A financial analyst investigates the factors that are associated with the probability that a college student has certain credit cards. The analyst randomly samples college students for a survey. The survey asks the students questions about their education and finances.
For marketing purposes, the analyst wants to identify predictor values that are associated with the population of students who have a low probability of having a MasterCard and a high probability of having an American Express credit card. The analyst fits binary logistic regression models for both American Express and MasterCard to determine how the predictors are associated with the probability of having each of these credit cards.
After fitting the models, the analyst uses Response Optimizer to find predictor settings that produce acceptable probabilities for both credit cards.
Minitab uses the two stored models to estimate the predictor settings that optimize the values of both response variables. The combined desirability (also called composite desirability) of these two responses is 0.9310, which indicates an excellent but not perfect solution.

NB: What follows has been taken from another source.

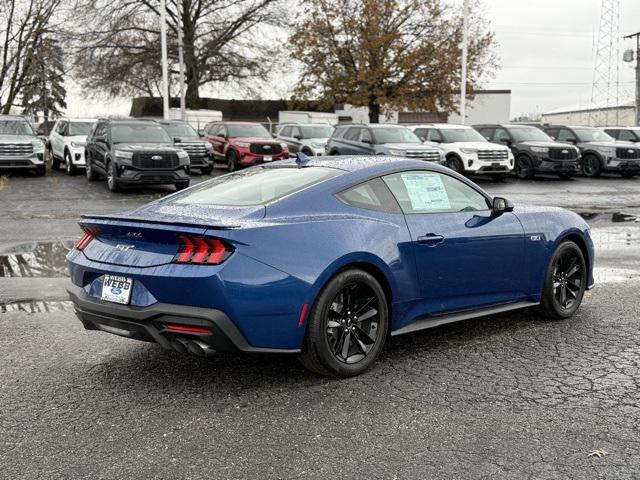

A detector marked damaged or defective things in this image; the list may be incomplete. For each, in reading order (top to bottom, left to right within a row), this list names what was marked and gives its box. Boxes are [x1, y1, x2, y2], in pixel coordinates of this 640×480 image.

cracked asphalt [1, 168, 640, 476]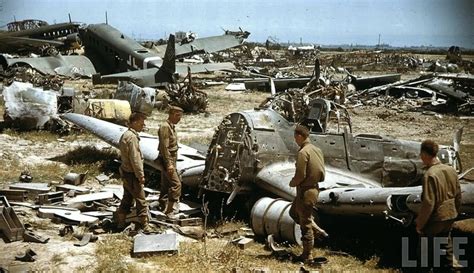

The predictor settings shown in the graph are associated with students who have a low probability of possessing a MasterCard credit card but a high probability of possessing an American Express card. This population of students has an average of $62.11 cash and no annual income. The Session window output indicates that the fitted probabilities for these values are 0.127 for Master Card and 0.9923 for American Express. The confidence intervals indicate the precision of these predictions.
You can adjust the variable settings of this initial solution directly on the plot. Move the vertical bars to change the factor settings and see how the individual desirability (d) of the responses and the composite desirability change.